Short exercise:
Can you output all of the entries below word for word, leaving the pictures out?

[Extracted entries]
## BEGIN
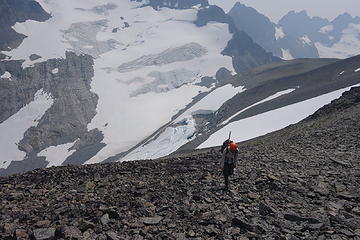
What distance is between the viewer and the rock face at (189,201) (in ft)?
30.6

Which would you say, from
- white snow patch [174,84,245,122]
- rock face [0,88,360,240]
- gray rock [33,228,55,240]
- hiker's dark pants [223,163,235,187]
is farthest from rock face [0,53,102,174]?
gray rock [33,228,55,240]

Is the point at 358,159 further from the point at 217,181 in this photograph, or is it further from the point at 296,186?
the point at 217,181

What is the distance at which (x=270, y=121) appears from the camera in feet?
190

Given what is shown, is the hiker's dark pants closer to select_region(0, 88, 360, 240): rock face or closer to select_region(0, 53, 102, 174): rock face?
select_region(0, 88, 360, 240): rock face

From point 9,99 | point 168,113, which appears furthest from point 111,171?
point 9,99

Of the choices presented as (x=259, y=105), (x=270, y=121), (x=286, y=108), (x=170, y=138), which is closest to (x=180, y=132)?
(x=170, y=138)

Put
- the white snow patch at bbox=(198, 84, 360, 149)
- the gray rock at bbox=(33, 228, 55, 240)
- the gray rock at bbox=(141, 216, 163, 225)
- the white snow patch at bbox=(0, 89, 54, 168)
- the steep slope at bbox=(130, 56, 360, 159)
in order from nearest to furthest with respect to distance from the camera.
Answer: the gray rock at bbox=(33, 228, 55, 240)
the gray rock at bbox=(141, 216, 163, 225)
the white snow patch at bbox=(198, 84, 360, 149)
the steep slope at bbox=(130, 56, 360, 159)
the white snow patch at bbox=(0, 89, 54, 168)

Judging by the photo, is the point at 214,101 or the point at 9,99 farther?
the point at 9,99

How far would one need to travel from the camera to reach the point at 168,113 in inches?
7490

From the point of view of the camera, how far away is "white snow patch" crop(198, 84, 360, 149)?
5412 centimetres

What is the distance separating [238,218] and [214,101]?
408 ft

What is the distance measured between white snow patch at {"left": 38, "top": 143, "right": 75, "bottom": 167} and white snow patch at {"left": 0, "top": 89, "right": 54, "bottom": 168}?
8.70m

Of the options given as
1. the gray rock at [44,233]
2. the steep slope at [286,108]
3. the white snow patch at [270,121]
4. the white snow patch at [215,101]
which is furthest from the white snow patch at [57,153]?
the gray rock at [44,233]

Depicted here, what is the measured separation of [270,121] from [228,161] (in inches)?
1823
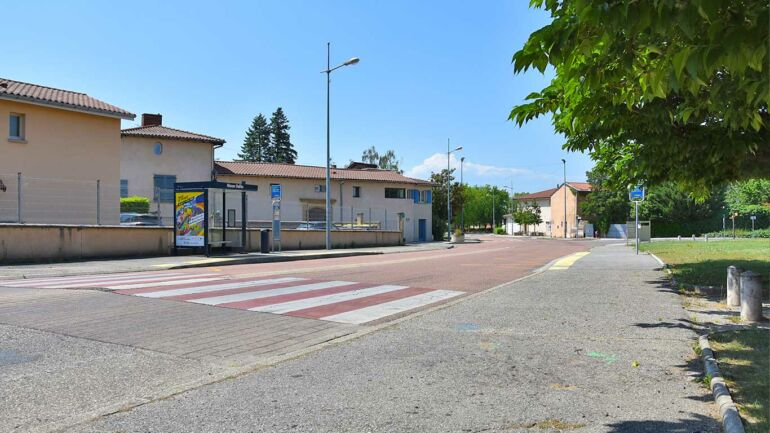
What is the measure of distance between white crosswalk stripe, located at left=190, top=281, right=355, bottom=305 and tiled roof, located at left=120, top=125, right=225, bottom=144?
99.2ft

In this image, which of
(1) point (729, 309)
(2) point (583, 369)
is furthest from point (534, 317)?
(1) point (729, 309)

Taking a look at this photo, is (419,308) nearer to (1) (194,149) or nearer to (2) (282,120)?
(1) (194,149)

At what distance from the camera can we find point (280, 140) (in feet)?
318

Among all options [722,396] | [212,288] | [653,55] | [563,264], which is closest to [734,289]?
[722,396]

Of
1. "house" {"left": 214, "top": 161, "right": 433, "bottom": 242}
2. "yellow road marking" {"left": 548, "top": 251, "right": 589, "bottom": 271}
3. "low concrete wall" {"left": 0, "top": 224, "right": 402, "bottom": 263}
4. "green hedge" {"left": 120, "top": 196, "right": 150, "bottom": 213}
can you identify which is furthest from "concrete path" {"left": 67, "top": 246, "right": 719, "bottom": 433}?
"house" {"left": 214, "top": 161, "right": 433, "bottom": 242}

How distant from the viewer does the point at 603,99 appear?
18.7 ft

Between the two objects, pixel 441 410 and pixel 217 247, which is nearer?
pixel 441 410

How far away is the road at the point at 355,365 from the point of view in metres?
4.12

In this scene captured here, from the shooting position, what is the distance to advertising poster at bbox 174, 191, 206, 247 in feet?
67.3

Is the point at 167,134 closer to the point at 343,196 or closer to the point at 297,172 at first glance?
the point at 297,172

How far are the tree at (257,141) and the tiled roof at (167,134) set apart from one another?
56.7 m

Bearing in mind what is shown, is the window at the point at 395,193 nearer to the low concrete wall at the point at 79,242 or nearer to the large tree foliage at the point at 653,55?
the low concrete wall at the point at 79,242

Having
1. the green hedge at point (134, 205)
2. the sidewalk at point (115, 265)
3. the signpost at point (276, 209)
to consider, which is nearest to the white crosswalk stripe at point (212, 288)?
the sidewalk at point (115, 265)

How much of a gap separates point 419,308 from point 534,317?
## END
Response below:
What distance is between the viewer and the rock face at (189,201) (in ft)?
30.6

Which would you say, from
- white snow patch [174,84,245,122]
- rock face [0,88,360,240]
- gray rock [33,228,55,240]
- hiker's dark pants [223,163,235,187]
is farthest from rock face [0,53,102,174]?
gray rock [33,228,55,240]

Is the point at 358,159 further from the point at 217,181 in this photograph, or is it further from the point at 296,186?
the point at 217,181

What is the distance at which (x=270, y=121) appears from the camera in feet?
190

Given what is shown, is the hiker's dark pants closer to select_region(0, 88, 360, 240): rock face or closer to select_region(0, 53, 102, 174): rock face?
select_region(0, 88, 360, 240): rock face

From point 9,99 | point 168,113, which appears furthest from point 111,171?
point 9,99

Of the choices presented as (x=259, y=105), (x=270, y=121), (x=286, y=108), (x=170, y=138), which is closest to (x=180, y=132)?
(x=170, y=138)

Put
- the white snow patch at bbox=(198, 84, 360, 149)
- the gray rock at bbox=(33, 228, 55, 240)
- the gray rock at bbox=(141, 216, 163, 225)
- the white snow patch at bbox=(0, 89, 54, 168)
- the steep slope at bbox=(130, 56, 360, 159)
in order from nearest to furthest with respect to distance from the camera.
Answer: the gray rock at bbox=(33, 228, 55, 240)
the gray rock at bbox=(141, 216, 163, 225)
the white snow patch at bbox=(198, 84, 360, 149)
the steep slope at bbox=(130, 56, 360, 159)
the white snow patch at bbox=(0, 89, 54, 168)

Judging by the photo, is the point at 214,101 or the point at 9,99 farther?
the point at 9,99

How far would one need to travel from the camera to reach the point at 168,113 in inches?
7490

From the point of view of the camera, how far away is "white snow patch" crop(198, 84, 360, 149)?
5412 centimetres

What is the distance separating [238,218] and [214,101]?
408 ft

What is the distance measured between white snow patch at {"left": 38, "top": 143, "right": 75, "bottom": 167} and white snow patch at {"left": 0, "top": 89, "right": 54, "bottom": 168}?
8.70m

Of the options given as
1. the gray rock at [44,233]
2. the steep slope at [286,108]
3. the white snow patch at [270,121]
4. the white snow patch at [215,101]
which is furthest from the white snow patch at [57,153]?
the gray rock at [44,233]

Depicted here, what is the measured separation of [270,121] from [228,161] (in inches)?
1823
What is the measure of distance between white crosswalk stripe, located at left=190, top=281, right=355, bottom=305 and tiled roof, located at left=120, top=125, right=225, bottom=144?
99.2ft

In this image, which of
(1) point (729, 309)
(2) point (583, 369)
is furthest from point (534, 317)?
(1) point (729, 309)

Taking a look at this photo, is (419,308) nearer to (1) (194,149) or nearer to (2) (282,120)?
(1) (194,149)

At what distance from the camera can we find point (280, 140) (in feet)?
318

Among all options [722,396] | [212,288] | [653,55] | [563,264], which is closest to [734,289]?
[722,396]

Of
1. "house" {"left": 214, "top": 161, "right": 433, "bottom": 242}
2. "yellow road marking" {"left": 548, "top": 251, "right": 589, "bottom": 271}
3. "low concrete wall" {"left": 0, "top": 224, "right": 402, "bottom": 263}
4. "green hedge" {"left": 120, "top": 196, "right": 150, "bottom": 213}
can you identify which is furthest from "concrete path" {"left": 67, "top": 246, "right": 719, "bottom": 433}?
"house" {"left": 214, "top": 161, "right": 433, "bottom": 242}

How distant from the viewer does the point at 603,99 appear?
18.7 ft

Between the two objects, pixel 441 410 and pixel 217 247, which is nearer?
pixel 441 410

How far away is the road at the point at 355,365 from the point of view in metres?
4.12

In this scene captured here, from the shooting position, what is the distance to advertising poster at bbox 174, 191, 206, 247 in feet?
67.3

Is the point at 167,134 closer to the point at 343,196 or closer to the point at 297,172 at first glance?
the point at 297,172

How far are the tree at (257,141) and the tiled roof at (167,134) set apart from one another?
56.7 m

Bearing in mind what is shown, is the window at the point at 395,193 nearer to the low concrete wall at the point at 79,242 or nearer to the large tree foliage at the point at 653,55?
the low concrete wall at the point at 79,242

Having
1. the green hedge at point (134, 205)
2. the sidewalk at point (115, 265)
3. the signpost at point (276, 209)
to consider, which is nearest to the white crosswalk stripe at point (212, 288)?
the sidewalk at point (115, 265)

How much of a gap separates point 419,308 from point 534,317?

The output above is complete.